Any system errors are usually wrote to the system logs with WARN or ERROR. I dont see anything in those logs.

I think the key sequence you pressed obviously changed something, you may be able to get around this using Grub customizer for Fedora, but there is a danger here that you could actually make the problem worse. Your partition scheme uses a LVM group and not sure if grub customizer can work with LVM or not.

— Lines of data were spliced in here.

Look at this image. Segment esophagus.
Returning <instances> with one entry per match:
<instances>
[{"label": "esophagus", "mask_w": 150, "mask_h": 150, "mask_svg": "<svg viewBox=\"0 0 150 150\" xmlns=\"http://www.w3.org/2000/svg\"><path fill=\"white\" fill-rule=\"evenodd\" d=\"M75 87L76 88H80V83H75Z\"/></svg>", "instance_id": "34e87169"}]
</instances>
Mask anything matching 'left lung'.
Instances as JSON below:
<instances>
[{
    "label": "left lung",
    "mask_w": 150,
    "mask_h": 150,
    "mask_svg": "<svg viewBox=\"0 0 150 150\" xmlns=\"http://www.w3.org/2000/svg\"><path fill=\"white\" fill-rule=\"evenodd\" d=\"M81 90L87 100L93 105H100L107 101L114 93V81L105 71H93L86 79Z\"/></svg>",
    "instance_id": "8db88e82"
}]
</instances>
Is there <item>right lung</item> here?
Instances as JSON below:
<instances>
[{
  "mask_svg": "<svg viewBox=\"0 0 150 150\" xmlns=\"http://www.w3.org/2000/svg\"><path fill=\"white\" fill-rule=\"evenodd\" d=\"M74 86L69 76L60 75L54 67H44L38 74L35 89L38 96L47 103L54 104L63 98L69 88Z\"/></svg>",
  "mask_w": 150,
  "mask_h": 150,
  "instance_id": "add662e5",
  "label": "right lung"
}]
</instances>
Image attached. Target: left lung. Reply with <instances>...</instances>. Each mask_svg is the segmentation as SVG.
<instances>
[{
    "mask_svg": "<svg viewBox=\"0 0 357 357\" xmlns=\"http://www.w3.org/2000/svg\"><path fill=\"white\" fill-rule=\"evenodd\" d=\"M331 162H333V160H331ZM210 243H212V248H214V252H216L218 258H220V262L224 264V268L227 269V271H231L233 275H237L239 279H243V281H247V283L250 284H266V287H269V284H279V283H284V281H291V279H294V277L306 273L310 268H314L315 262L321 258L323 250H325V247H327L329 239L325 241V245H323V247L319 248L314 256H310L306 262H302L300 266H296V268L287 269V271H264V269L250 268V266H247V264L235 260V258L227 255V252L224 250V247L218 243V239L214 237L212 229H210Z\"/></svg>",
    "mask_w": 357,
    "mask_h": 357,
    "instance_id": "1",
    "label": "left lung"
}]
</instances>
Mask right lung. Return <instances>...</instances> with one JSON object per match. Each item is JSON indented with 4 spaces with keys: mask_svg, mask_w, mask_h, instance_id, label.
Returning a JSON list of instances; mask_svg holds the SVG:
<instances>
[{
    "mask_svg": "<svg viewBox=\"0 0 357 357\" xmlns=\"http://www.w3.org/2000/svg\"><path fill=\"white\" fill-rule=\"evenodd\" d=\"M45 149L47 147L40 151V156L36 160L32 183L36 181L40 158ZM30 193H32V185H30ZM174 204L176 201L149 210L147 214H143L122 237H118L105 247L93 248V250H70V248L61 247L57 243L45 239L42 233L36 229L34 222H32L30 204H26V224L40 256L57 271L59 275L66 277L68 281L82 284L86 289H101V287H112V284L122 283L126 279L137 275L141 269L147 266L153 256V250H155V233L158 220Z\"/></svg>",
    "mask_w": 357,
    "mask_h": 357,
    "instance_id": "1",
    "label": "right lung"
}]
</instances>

The best advice now is to back up any work or downloads you created and you can try grub customiser which is available using yum

fedora-package-announce - Fedora 20 Update: grub-customizer-4.0.4-2.fc20 - msg#00246 - Recent Discussion OSDir.com

Grub customiser allows you to change menu order of your grub screen so i would perhaps move the Fedora entry down one level and save changes, reboot and try it.
Its also possible it may not do anything at all, because you pressed some key combination and cant remember what you pressed something in the boot has been altered.
You can get by by doinf what you do now, you can try grub customiser but be careful, as
you can make your system unbootable and then its a reinstall.


----------



## jengelhart (Mar 22, 2013)

*Re: After pressing some key combo, I boot into emergency mode*

It is a weird problem huh?


----------



## hal8000 (Dec 23, 2006)

*Re: After pressing some key combo, I boot into emergency mode*



jengelhart said:


> It is a weird problem huh?


If you could remember exactly what you pressed it would help.
You could try reinstalling the bootloader grub2, but grub customiser is perhaps
your best bet. Start by backing up all your work that you've created before you begin.


----------



## jengelhart (Mar 22, 2013)

*Re: After pressing some key combo, I boot into emergency mode*

I think I will live with it for now, and when Fedora 21 comes out, I will just do a clean install. Thanks for your time.


----------